> [Requirement 1]
In the text on robotic surgery safety, rewrite everything from "A primary way" down to "the situation safely?", substituting "training platform" for "simulation system".
> [Requirement 2]
Continue the text on robotic surgery safety from the point where it stops.

> [Document section]

The da Vinci Surgical System, the main system that Alemzadeh and her team studied and the top-selling system used in robot assisted surgeries across the country, “works well,” Schenkman said, “but has safety issues.” Plus, there are humans behind the machines.
“A surgical team is actually controlling it,” Alemzadeh said. “So there are a lot of failures that are not just due to hardware or software bugs or mechanical defects, but a combination of those with unintentional operator errors and a complex underlying context, including various surgical tasks and patient dynamics.”
Alemzadeh, ever the problem-solver, knows that no system is perfect, and her mission is to help decrease the number of adverse events during procedures.
“My passion for research in health care safety and security comes from the significant impact that it can have on people’s lives,” she said.
A primary way that Alemzadeh and the research team can help people is by helping future surgeons, including trainees at UVA. Alemzadeh works on the engineering aspect of the robots, and Schenkman and the other doctors provide the clinical expertise.
“The current simulation system is very simplistic,” Schenkman explained. “It’s mostly focused on understanding how to do the technical moves – how to move your hands and feet (to manipulate the robot) at the same time. It’s not focused on higher-level problem-solving that you might actually encounter in the operating room.”
If a patient is bleeding, where do you put the needle? If a major blood vessel is cut, how do you get through the situation safely?
“We are really looking at situations that we call ‘high-risk,’ but with very rare occurrence,” Schenkman said. “That’s where you are really tested with something you’ve never seen before, but that has very high stakes if you make a mistake.”
The reason to improve the training is simple: to give trainees the chance to solve problems before they present themselves in real life.
“You don’t want the first time to be in the operating room,” Schenkman said. “What we hope [they] gain from it is to have our trainees become safer surgeons when they leave here. Making better surgeons is our ultimate goal.”

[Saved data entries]
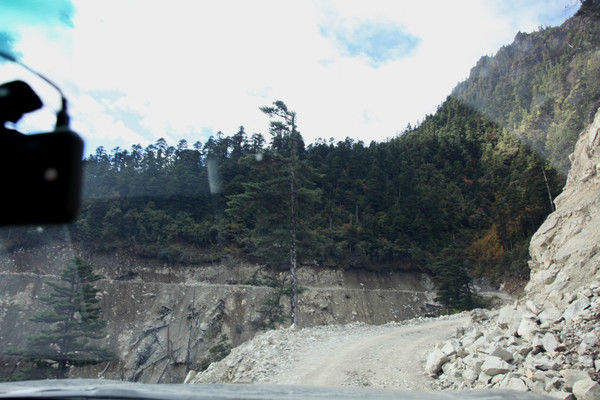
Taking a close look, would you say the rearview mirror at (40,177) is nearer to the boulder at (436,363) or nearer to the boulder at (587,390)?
the boulder at (587,390)

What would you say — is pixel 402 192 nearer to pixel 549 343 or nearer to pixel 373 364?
pixel 373 364

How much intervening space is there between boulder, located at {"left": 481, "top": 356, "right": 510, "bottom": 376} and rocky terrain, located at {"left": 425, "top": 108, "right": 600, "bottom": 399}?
0.05 ft

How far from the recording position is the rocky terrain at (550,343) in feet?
18.8

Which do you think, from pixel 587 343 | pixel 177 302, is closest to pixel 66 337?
pixel 177 302

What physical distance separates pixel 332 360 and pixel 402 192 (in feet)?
176

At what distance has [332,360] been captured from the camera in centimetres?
1039

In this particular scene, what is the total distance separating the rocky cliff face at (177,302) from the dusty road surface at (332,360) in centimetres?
1977

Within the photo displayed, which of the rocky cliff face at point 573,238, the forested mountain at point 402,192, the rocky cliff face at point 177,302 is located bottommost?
the rocky cliff face at point 177,302

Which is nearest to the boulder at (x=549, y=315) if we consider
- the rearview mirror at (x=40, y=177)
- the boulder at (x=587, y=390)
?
the boulder at (x=587, y=390)

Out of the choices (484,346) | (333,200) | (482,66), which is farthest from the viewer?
(482,66)

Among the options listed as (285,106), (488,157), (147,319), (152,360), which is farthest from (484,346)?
(488,157)

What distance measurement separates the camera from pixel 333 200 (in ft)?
193

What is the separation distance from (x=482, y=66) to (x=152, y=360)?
122 metres

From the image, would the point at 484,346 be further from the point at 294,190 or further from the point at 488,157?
the point at 488,157
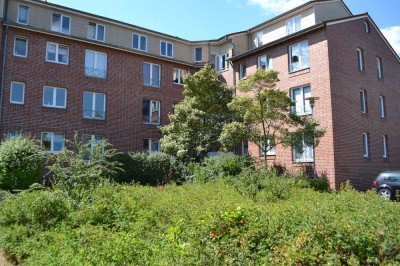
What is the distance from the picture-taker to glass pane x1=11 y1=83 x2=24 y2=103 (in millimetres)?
21391

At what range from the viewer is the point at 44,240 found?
6215mm

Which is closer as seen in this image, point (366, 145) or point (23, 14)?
point (366, 145)

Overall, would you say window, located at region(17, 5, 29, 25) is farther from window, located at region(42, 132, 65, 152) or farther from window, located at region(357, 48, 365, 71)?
window, located at region(357, 48, 365, 71)

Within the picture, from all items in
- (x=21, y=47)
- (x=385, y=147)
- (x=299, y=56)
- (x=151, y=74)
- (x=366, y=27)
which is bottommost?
(x=385, y=147)

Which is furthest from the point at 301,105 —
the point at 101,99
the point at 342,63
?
the point at 101,99

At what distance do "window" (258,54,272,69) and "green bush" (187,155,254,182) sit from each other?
7.72 meters

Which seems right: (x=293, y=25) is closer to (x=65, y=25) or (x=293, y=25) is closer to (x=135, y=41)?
(x=135, y=41)

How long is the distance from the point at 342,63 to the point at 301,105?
352 centimetres

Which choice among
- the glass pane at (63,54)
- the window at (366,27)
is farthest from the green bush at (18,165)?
the window at (366,27)

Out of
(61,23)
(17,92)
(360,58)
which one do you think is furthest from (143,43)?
(360,58)

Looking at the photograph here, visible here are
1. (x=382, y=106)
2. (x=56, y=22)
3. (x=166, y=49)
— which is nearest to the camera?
(x=56, y=22)

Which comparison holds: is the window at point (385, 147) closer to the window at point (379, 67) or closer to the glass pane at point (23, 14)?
the window at point (379, 67)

> [Task result 1]
A primary way that Alemzadeh and the research team can help people is by helping future surgeons, including trainees at UVA. Alemzadeh works on the engineering aspect of the robots, and Schenkman and the other doctors provide the clinical expertise.
“The current training platform is very simplistic,” Schenkman explained. “It’s mostly focused on understanding how to do the technical moves – how to move your hands and feet (to manipulate the robot) at the same time. It’s not focused on higher-level problem-solving that you might actually encounter in the operating room.”
If a patient is bleeding, where do you put the needle? If a major blood vessel is cut, how do you get through the situation safely?

> [Task result 2]
On Dec. 31, 2008, Alemzadeh arrived in the United States for the first time, flying from her native Iran into Chicago. She rode a nearly empty shuttle bus to Champaign, Illinois, where she would complete her graduate studies at the University of Illinois. It was a 2½-hour ride through virtual nothingness – tiny interstate towns and vast acres of frozen Illinois farmland, in the pitch black of night.
Just hours into her first day in America, Alemzadeh wondered, briefly, “What did I do?”
But, ever the problem-solver, Alemzadeh adjusted.
She began to work with Ravi Iyer, an electrical and computer engineering professor and her mentor at the University of Illinois. She kicked off her research on data-driven resiliency analysis of medical devices. She finished her Ph.D. in electrical and computer engineering in 2016 and was awarded the prestigious Carter Ph.D. Dissertation Award in Dependability for her significant contribution to the field of dependable computing.
Alemzadeh is grateful for her experience in Champaign. She loves Charlottesville.
“I have found UVA as a vibrant community with a unique collaborative spirit,” she said.
She has found a home at UVA and, with her team, she is determined to help design the next generation of resilient systems for robot-assisted surgery and to improve patient safety by eliminating as many adverse events during surgeries as possible.
“I think she is really good,” Schenkman said. “She is very creative, a very out-of-the-box thinker. She has a huge amount of energy. And she is very determined to solve this problem.”